▶ **Aim A**:
In the long-term investment article, what does DYOR stand for?

Long-term investment: A “How to”

Long-term investment article

Generally speaking, long-term investment is usually a beneficial solution for those who want to increase their money and can spare the money for many years to come.

In general, long-term investments are more profitable than short-term investments. Although, on the other hand, it does still come at a price of its own. Long-term investment requires more experience on the part of the investor.

You shouldn’t rush your purchase, and the product should be carefully selected, as the yield will be influenced solely by the future of the product – This is why we always stand by the DYOR (Do Your Own Research) mentality.

Long-term or short-term investment, which to choose?

  • Compare the best long- and short-term investments available on the market based on maturity, profit and risk.
  • Decide which product is best for you.

Five principles of long-term investment

Before you begin investing, it is crucial to be aware of the aspects that will help you make the best decisions.

1. Choose an investment that will satisfy your goals

When you invest your money, you need to know how much risk you can take. You must select the product according to your own needs.

2. Invest in multiple products

The more products you buy, the more confident you can be that you won’t lose your money to a company. Diversification usually results in a lower risk.

3. Don’t try to time

Many people want to invest with the buy low and sell high strategy. However, such timing is risky and often gives experienced investors a hard time.

4. Shop as planned at regular intervals

Regular investment is a well-established technique. The basic concept is to divide the amount you want to invest into several parts and invest the capital at predetermined intervals.

▶ **Working data**:
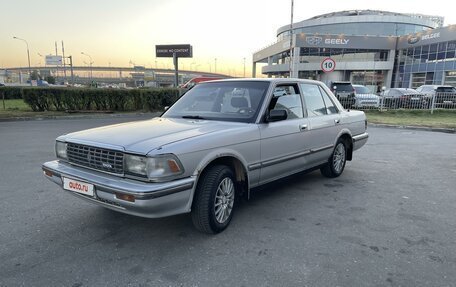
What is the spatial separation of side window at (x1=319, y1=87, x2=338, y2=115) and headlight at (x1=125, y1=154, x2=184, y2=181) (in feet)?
10.4

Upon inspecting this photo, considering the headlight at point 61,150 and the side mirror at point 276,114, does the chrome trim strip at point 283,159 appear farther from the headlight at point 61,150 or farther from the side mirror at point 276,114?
the headlight at point 61,150

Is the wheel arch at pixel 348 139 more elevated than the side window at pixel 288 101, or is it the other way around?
the side window at pixel 288 101

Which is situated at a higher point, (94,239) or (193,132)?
(193,132)

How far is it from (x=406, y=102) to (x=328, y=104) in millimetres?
14317

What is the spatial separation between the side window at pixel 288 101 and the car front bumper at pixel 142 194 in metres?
1.72

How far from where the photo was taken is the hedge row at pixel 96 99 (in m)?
15.7

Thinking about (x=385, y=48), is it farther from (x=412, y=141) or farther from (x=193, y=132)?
(x=193, y=132)

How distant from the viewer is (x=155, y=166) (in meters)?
2.81

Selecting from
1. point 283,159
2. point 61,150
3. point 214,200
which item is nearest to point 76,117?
point 61,150

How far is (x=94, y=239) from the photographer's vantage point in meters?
3.29

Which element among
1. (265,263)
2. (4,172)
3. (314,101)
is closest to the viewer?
(265,263)

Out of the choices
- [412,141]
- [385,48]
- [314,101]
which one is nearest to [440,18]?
[385,48]

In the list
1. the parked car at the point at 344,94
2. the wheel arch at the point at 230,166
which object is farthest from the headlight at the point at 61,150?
the parked car at the point at 344,94

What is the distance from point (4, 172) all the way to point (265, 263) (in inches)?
200
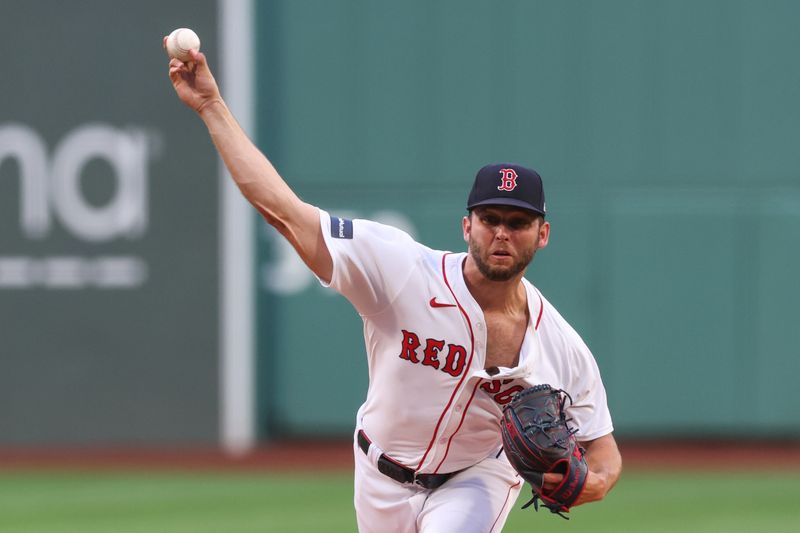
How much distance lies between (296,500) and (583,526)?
1.87m

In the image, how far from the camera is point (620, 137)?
10.0 meters

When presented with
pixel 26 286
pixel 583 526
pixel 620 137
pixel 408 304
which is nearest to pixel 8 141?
pixel 26 286

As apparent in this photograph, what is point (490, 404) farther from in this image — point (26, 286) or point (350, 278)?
point (26, 286)

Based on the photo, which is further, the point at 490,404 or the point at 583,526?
the point at 583,526

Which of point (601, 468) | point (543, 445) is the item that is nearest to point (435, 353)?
point (543, 445)

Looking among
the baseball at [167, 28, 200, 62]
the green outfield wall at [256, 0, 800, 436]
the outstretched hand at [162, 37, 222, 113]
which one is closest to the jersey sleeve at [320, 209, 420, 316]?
the outstretched hand at [162, 37, 222, 113]

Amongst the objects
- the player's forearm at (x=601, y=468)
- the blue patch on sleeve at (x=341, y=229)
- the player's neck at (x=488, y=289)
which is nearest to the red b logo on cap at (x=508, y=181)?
the player's neck at (x=488, y=289)

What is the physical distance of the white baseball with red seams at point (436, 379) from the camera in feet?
13.6

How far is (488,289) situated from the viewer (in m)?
4.28

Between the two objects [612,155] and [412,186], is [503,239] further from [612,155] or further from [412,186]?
[612,155]

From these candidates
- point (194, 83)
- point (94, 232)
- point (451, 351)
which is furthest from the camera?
point (94, 232)

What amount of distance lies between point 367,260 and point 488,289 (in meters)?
0.45

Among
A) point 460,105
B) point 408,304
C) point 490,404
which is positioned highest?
point 460,105

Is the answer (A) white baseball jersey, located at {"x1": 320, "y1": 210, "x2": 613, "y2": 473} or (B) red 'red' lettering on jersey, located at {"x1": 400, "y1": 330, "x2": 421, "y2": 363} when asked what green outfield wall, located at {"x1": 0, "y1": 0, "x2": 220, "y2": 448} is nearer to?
(A) white baseball jersey, located at {"x1": 320, "y1": 210, "x2": 613, "y2": 473}
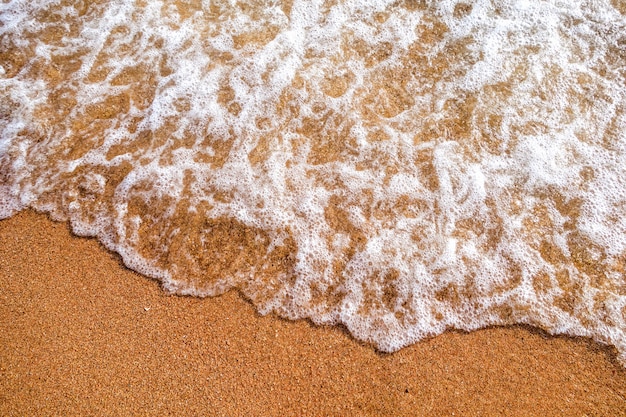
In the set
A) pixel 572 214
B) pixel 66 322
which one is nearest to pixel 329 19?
pixel 572 214

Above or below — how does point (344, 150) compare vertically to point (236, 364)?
above

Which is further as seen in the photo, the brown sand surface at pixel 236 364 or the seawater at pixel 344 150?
the seawater at pixel 344 150

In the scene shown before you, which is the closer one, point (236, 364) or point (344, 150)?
point (236, 364)

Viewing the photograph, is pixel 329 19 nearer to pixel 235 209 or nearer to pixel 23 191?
pixel 235 209

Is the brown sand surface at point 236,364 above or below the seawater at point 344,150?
below
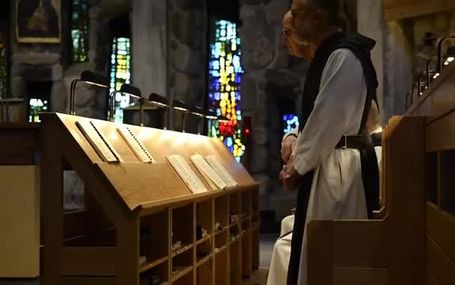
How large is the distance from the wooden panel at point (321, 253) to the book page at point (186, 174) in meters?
2.06

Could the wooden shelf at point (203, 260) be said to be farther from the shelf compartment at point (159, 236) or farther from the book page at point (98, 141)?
the book page at point (98, 141)

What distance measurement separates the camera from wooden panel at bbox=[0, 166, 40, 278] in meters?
3.08

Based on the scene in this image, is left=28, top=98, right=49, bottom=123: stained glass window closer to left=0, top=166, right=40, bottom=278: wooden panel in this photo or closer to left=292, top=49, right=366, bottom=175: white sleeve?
left=0, top=166, right=40, bottom=278: wooden panel

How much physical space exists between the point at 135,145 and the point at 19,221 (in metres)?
0.85

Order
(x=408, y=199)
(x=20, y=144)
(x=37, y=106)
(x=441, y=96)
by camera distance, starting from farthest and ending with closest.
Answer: (x=37, y=106) < (x=20, y=144) < (x=408, y=199) < (x=441, y=96)

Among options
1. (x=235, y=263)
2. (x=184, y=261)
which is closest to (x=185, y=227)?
(x=184, y=261)

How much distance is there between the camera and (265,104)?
385 inches

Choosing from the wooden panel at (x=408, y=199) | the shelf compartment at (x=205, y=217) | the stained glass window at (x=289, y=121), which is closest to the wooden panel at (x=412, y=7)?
the stained glass window at (x=289, y=121)

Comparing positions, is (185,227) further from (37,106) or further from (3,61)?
(3,61)

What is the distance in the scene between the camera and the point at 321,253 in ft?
6.61

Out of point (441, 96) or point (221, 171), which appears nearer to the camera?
point (441, 96)

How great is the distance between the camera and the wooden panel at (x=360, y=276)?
6.59 ft

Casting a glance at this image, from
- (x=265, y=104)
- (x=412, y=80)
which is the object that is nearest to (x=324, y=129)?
(x=412, y=80)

▶ **Aim B**:
Give the stretch of the records from the line containing "Comparing positions, is" through the end of the records again, both ends included and requests kept, but add 15 to every number in the answers, whether it is a coordinate or a distance.

▶ **Task answer A**:
Do Your Own Research.

▶ **Task answer B**:
Comparing positions, is (185,227) further from (37,106) or further from (3,61)?
(18,76)

What is the distance in the scene between the camera and the point at 321,253 in ft?
21.61

Out of point (441, 96) or point (221, 171), which appears nearer to the camera?
point (456, 111)

How great is the distance between the camera and the wooden panel at (x=360, y=276)?
21.59 ft

Casting a glance at this image, from
- (x=265, y=104)
- (x=412, y=80)
which is the object that is nearest to (x=324, y=129)?
(x=427, y=95)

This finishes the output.